About the significance of machine cognition


About the significance of machine cognition

Video Dragnet via AI soon a reality?

A dragnet investigation is an attempt to find a person or thing (such as a car) by defining a certain area and the physical aspects of the person or thing sought and systematically checking every matching person/thing one comes across.

And everyone remembers the 1987 film by the same name, right? Right?

If you've ever been in the UK, you'll know that they are - depending on the city you're in - probably the most videotaped people on the planet. Any public place, even in smaller outskirts of London, for example, have cameras pointing every which way. Makes you wonder just how many sit behind the monitors that all this video signal feeds into.

And while AI systems can do incredible things in identifying people by their faces (see
this article from 2016), it is one thing to identify a stationary face nearly filling the available camera resolution. It is another, to identify a "perp" that walks tangentially to a video camera, maybe wearing a hat that shades part of the face.

Image classification tasks, when performed via neural nets, tend to require a huge amount of training data. This makes sense, after all we're talking about recognition of a matrix that may be 4 Megapixel and in color (at least 16, possibly 24 bits per pixel) - you do the math! And a huge learning set means hundreds or thousands of person-hours of manual tagging.

A method, invented by Ian Goodfellow during a discussion over beers in a bar, makes this huge learning set go away. The method is called "generative adversarial networks". In essence, the setup involves at least two AI systems that "play" against another. One AI (or set of AI) is called the "generative" side and the opposing AI is the "discriminative" side. With a basic training set in place, the generative side is triggered to produce pictures of birds, for example. To get the game going, the discriminator is presented with random images from the generator (bad) and real images that fit the training set (good). I.e. in this case a binary classification.

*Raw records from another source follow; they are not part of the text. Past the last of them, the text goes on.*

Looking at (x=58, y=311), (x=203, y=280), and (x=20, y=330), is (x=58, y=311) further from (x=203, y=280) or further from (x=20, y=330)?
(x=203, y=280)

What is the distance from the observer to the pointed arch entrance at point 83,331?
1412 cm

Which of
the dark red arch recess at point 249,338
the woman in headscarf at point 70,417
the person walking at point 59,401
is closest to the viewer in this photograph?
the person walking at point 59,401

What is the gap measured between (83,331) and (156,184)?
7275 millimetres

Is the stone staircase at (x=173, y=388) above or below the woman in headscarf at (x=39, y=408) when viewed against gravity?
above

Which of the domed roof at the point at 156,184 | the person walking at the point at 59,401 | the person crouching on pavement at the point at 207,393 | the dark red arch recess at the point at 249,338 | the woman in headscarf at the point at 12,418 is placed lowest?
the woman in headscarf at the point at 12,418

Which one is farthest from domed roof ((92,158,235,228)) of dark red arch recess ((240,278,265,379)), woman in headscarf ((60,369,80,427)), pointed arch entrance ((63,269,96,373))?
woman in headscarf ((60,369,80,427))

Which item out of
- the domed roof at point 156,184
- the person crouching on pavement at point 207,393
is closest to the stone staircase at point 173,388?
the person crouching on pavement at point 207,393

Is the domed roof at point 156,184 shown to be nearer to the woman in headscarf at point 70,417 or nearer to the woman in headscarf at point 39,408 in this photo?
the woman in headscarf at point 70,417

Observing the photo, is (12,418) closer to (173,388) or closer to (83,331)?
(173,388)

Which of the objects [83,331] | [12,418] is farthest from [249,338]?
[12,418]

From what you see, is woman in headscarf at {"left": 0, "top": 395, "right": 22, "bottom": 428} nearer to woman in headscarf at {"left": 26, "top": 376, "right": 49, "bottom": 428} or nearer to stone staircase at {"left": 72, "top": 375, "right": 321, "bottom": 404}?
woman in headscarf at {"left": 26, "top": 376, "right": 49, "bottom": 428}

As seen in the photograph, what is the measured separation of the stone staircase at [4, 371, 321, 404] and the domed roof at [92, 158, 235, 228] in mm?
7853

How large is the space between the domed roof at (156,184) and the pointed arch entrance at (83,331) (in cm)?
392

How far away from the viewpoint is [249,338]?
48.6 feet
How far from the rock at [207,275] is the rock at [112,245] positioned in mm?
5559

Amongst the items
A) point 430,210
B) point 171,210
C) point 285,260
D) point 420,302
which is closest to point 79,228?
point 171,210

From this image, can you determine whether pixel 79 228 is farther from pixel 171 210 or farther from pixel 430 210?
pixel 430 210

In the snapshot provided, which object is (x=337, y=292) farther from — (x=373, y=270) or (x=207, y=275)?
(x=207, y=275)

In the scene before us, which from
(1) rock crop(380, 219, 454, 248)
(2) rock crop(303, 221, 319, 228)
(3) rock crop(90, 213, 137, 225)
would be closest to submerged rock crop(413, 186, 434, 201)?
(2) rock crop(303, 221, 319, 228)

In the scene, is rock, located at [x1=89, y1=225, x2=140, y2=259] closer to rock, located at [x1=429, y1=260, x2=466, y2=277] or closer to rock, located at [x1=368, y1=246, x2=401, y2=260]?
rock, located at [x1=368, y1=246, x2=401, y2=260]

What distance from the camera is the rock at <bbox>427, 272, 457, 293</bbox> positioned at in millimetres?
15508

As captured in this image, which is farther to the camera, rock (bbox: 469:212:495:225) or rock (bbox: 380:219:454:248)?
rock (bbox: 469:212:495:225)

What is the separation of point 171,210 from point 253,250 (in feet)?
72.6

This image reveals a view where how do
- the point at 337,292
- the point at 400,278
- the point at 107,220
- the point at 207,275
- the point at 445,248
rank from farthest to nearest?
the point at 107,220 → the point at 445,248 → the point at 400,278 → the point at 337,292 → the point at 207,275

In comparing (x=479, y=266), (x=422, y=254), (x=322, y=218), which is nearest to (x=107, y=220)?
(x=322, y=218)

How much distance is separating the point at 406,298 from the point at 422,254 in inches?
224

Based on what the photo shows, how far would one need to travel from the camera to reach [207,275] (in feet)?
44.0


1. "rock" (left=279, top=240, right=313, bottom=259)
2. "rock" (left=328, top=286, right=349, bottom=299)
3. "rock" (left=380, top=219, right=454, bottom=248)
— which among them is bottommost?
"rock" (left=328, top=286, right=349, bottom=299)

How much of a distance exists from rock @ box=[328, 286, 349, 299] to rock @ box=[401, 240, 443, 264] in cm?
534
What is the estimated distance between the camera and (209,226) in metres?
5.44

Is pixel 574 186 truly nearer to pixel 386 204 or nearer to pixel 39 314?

There is a feedback from the discriminator to the generator wether it classifies the picture as that of a bird. Award points are given, depending on which side "wins" each round. I.e. if the discriminator correctly identifies an images as incorrect, it gets a certain number of points. If the generator fools the discriminator, it gets the points. The goal of the game is, of course, to have the most points.

The method was introduced in 2014 and has taken the AI community like an Australian bushfire (you know - the one with the bushes that have oily bark). It is a simple and cheap method to introduce self-learning to AI systems, with minimal human intervention.

A lot has been done with the concept in the last three years, with one of the more
recent research papers by Hang Zan (et al) introducing stacked GANs, where self-learning of image generation is pushed to incredible new resolutions. Have a look at the paper for some really incredible, 256x256 pixel full-color images of birds that were generated from a text description.

Where am I going with this? Well, one of the tools used by police in dragnet operations - in the case of a person search - may be a facial composite, based on the description of a witness or victim. Putting together one of these images requires experts with long years of experience, despite the availability of software that assists in the process.

What if one could throw the textual description of a perpetrator, ideally from multiple witnesses, into a stacked GAN and have it spit out a selection of composites to use in the dragnet operation? And with many cities - especially in the UK - wired with high coverage for video surveillance, one could then use these images in another stacked GAN that analyzed them in comparison to still images from the video feed. Surely, this will require more
TPU-like power to do properly, but give it another 5 years and with Moore's law, we should be there.